1Single-sampled Color Compression
2================================
3
4Starting with Ivy Bridge, Intel graphics hardware provides a form of color
5compression for single-sampled surfaces.  In its initial form, this provided an
6acceleration of render target clear operations that, in the common case, allows
7you to avoid almost all of the bandwidth of a full-surface clear operation.  On
8Sky Lake, single-sampled color compression was extended to allow for the
9compression color values from actual rendering and not just the initial clear.

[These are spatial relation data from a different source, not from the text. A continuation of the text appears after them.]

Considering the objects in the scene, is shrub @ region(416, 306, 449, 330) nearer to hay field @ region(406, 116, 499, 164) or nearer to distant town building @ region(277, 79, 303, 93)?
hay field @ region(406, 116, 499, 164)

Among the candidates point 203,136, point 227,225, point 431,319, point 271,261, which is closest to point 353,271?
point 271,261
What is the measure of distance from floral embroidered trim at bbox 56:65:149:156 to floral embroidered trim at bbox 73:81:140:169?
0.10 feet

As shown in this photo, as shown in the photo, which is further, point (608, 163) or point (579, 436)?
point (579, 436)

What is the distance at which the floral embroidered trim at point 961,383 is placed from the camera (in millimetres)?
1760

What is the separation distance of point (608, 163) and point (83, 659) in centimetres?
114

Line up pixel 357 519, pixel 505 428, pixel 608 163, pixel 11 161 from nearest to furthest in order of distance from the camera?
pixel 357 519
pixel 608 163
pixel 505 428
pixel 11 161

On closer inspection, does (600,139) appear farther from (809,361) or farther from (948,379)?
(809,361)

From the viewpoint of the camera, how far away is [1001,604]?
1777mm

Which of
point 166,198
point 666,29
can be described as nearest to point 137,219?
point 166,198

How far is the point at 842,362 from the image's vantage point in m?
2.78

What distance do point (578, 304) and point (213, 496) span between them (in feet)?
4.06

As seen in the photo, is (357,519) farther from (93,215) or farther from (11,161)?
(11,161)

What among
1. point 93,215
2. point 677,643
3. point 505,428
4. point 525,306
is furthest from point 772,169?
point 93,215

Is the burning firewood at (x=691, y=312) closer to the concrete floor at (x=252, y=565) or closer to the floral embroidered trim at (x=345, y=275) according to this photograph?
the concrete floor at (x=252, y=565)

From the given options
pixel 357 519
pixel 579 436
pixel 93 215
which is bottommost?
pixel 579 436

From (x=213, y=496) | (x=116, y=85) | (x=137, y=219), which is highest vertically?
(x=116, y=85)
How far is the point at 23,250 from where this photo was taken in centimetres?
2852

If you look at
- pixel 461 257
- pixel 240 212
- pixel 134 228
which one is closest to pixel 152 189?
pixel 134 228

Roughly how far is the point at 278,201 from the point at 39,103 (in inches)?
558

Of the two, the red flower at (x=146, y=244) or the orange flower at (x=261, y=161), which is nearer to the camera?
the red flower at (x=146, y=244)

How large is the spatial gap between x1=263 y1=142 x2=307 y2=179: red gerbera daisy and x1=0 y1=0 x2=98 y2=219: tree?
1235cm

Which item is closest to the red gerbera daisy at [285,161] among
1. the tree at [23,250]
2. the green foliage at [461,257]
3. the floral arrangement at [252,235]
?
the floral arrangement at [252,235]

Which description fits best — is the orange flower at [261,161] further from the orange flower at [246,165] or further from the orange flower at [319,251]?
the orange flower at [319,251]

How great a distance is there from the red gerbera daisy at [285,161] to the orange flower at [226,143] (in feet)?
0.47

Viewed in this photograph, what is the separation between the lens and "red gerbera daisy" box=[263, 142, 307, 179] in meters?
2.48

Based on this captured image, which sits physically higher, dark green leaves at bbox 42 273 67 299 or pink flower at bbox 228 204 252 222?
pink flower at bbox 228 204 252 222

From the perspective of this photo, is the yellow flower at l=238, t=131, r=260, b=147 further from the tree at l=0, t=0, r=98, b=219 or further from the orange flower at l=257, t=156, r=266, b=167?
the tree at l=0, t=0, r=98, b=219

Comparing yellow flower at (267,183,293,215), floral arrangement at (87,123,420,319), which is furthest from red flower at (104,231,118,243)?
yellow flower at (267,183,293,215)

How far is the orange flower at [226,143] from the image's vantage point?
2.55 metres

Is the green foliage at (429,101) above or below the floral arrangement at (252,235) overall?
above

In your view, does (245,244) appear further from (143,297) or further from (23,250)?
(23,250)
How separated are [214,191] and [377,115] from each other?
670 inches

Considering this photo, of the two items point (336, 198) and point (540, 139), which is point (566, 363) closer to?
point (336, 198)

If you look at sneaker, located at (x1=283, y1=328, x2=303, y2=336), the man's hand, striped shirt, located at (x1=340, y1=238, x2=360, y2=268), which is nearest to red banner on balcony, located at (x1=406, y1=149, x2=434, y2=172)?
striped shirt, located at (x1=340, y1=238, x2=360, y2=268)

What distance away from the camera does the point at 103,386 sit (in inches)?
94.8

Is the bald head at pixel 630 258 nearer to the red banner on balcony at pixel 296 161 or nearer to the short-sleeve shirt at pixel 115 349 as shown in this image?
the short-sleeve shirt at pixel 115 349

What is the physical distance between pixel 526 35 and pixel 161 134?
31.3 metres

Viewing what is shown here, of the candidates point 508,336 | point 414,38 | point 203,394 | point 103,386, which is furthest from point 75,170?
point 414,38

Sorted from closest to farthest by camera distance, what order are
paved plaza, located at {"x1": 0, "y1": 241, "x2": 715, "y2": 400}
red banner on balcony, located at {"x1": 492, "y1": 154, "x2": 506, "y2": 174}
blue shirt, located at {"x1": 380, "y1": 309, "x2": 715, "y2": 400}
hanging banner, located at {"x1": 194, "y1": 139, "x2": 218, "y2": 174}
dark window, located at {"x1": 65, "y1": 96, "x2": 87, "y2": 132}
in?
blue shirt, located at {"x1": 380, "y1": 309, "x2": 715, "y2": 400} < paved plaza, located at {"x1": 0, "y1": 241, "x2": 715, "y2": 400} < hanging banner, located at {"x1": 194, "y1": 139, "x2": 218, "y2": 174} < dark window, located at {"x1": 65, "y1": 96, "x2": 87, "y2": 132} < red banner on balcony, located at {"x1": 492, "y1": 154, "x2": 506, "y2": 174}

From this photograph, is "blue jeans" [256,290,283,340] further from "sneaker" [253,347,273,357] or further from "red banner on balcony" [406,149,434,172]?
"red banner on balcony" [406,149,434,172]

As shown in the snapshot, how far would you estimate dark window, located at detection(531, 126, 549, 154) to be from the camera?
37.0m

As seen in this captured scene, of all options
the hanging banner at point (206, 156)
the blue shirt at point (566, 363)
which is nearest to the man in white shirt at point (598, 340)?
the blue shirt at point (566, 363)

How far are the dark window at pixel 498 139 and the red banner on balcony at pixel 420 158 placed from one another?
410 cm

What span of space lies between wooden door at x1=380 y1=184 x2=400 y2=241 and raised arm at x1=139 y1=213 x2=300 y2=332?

10From here on, the older Ivy Bridge form of color compression will be called
11"fast-clears" and term "color compression" will be reserved for the more
12powerful Sky Lake form.
13
14The documentation for Ivy Bridge through Broadwell overloads the term MCS for
15referring both to the *multisample control surface* used for multisample
16compression and the control surface used for fast-clears. In ISL, the
17:cpp:enumerator:`isl_aux_usage::ISL_AUX_USAGE_MCS` enum always refers to
18multisample color compression while the
19:cpp:enumerator:`isl_aux_usage::ISL_AUX_USAGE_CCS_` enums always refer to
20single-sampled color compression. Throughout this chapter and the rest of the
21ISL documentation, we will use the term "color control surface", abbreviated
22CCS, to denote the control surface used for both fast-clears and color
23compression.  While this is still an overloaded term, Ivy Bridge fast-clears
24are much closer to Sky Lake color compression than they are to multisample
25compression.
26
27CCS data
28--------
29
30Fast clears and CCS are possibly the single most poorly documented aspect of
31surface layout/setup for Intel graphics hardware (with HiZ coming in a neat
32second). All the documentation really says is that you can use an MCS buffer on
33single-sampled surfaces (we will call it the CCS in this case). It also
34provides some documentation on how to program the hardware to perform clear
35operations, but that's it.  How big is this buffer?  What does it contain?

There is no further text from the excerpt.